‘In einer Gesellschaft, in der es zum Trend geworden ist, die Hauptfigur ihrer eigenen Geschichte zu werden, frage ich mich, wer wohl eine Geschichte wie die meine lesen würde.
Müssen Hauptfiguren nicht in irgendeiner Weise spannend sein? Kann ich mit dem Leben, das ich führe oder führen möchte, überhaupt zu einer solchen Figur werden?
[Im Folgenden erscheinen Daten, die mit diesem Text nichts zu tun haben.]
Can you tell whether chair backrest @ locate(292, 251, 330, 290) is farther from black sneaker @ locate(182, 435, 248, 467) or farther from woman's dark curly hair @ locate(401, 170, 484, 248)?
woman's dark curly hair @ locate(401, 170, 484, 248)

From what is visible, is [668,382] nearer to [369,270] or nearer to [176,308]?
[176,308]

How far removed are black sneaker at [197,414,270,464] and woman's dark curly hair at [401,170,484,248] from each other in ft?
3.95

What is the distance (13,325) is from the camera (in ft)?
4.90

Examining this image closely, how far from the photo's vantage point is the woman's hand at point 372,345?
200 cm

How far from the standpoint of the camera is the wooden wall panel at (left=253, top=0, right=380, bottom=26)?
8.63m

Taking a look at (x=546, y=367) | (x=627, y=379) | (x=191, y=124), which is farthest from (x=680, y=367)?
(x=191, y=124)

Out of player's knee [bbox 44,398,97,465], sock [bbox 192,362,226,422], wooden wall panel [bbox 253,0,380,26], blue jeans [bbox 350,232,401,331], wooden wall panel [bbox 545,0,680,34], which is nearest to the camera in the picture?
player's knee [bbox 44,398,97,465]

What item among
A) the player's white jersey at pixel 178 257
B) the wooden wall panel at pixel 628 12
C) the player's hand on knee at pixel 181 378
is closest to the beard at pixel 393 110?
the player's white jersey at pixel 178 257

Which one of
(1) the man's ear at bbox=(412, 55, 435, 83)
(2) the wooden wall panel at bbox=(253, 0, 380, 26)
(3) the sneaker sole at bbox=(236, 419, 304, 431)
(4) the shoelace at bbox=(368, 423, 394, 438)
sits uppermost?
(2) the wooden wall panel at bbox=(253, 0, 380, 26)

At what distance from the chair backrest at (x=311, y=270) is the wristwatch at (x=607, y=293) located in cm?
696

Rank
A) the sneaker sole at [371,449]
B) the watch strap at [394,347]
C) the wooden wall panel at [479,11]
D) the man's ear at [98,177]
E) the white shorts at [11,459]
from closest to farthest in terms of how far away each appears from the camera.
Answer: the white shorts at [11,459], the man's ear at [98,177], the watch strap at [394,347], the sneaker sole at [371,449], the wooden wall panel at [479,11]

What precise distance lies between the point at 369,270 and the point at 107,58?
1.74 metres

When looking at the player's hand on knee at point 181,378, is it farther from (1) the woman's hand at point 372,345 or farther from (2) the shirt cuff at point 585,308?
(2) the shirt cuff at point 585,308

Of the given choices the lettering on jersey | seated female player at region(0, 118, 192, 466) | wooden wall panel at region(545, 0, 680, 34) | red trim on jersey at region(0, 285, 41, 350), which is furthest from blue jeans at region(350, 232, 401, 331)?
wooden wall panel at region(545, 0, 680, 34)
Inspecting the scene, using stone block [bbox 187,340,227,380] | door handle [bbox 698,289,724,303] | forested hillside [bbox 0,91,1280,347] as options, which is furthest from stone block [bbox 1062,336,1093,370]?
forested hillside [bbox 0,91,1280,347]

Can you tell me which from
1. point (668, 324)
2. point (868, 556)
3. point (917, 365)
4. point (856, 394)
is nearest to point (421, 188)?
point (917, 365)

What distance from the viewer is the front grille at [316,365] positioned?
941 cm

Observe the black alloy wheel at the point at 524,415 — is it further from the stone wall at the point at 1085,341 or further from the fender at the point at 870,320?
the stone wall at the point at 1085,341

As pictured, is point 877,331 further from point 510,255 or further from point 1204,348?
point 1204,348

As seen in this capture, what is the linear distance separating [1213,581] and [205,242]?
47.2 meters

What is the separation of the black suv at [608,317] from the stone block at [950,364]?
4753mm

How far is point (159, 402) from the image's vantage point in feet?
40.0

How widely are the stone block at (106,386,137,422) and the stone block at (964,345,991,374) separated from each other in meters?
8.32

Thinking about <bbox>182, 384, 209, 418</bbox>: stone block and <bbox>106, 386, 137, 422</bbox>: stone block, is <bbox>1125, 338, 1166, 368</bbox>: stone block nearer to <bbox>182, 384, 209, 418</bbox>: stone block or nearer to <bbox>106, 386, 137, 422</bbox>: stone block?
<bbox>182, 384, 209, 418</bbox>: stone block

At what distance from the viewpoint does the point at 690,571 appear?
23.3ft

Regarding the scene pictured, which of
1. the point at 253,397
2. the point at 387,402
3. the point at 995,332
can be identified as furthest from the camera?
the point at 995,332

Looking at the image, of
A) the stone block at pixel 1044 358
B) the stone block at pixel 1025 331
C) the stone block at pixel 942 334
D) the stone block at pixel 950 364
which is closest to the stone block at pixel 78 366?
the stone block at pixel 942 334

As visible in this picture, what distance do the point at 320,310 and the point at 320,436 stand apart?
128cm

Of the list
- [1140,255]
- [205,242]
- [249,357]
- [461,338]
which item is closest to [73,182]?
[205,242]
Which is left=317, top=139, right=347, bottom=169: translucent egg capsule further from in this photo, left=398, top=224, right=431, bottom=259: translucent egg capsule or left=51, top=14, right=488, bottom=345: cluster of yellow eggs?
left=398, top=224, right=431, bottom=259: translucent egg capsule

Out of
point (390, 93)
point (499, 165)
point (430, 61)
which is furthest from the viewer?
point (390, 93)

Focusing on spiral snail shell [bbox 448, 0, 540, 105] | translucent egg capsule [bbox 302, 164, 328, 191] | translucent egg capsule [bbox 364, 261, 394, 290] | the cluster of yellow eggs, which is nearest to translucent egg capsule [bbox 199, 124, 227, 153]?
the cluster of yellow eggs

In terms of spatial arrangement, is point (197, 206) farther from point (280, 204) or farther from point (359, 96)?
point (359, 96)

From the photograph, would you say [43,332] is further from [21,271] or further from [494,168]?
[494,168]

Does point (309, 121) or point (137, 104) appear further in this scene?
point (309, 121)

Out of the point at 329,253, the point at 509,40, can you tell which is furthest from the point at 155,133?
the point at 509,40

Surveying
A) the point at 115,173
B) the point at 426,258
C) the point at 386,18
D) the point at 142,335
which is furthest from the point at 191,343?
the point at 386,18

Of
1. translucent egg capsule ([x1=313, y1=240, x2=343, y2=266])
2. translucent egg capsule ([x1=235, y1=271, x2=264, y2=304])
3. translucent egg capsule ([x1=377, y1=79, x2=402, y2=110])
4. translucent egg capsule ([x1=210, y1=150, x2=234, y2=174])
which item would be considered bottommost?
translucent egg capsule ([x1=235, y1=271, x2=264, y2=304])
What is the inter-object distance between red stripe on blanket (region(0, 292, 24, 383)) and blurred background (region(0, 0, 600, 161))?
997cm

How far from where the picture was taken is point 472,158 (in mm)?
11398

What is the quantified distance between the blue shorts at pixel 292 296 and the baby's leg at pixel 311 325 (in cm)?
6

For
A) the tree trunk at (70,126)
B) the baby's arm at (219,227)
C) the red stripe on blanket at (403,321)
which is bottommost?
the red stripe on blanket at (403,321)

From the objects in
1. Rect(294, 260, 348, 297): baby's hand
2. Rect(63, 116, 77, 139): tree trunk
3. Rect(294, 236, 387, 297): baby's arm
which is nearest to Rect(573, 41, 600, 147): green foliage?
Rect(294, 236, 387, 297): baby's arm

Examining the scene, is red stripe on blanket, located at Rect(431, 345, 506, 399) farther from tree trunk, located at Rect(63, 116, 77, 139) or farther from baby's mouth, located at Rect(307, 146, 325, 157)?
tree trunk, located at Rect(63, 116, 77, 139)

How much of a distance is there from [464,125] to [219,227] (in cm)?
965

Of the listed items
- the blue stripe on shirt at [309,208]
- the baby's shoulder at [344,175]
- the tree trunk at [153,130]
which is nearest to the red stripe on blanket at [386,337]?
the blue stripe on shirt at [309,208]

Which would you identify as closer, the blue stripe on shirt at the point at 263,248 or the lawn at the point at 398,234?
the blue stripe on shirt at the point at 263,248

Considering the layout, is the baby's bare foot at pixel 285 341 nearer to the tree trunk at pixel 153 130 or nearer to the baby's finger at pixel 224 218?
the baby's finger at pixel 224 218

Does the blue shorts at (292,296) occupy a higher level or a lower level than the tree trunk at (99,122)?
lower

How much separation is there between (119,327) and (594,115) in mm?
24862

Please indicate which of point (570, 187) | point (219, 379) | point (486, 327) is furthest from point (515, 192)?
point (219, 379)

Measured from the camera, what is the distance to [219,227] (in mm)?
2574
Lange Zeit war ich der Meinung, dass das nicht möglich sei. Ich habe von allen Seiten gehört, wie unnormal es sei, nach der Schule, der Arbeit oder an den Wochenenden am liebsten alleine sein zu wollen. Während alle anderen ihre Zeit auf Partys verbracht haben, lag ich schon lange im Bett, nachdem ich meine Freizeit mit Malen, Schreiben, Kochen, Lesen oder Musikhören verbracht hatte. Ich war immer zufrieden damit, diesem Trubel zu entkommen. Mir fehlte es an nichts. Doch wann immer mich meine Mitmenschen spöttisch danach fragten, was ich denn überhaupt tun würde, um Spaß zu haben, fing ich an, mein Leben kritisch zu hinterfragen.
Bin ich wirklich komisch? Verschwende ich meine kostbare Zeit? Wie lebt man sein Leben richtig?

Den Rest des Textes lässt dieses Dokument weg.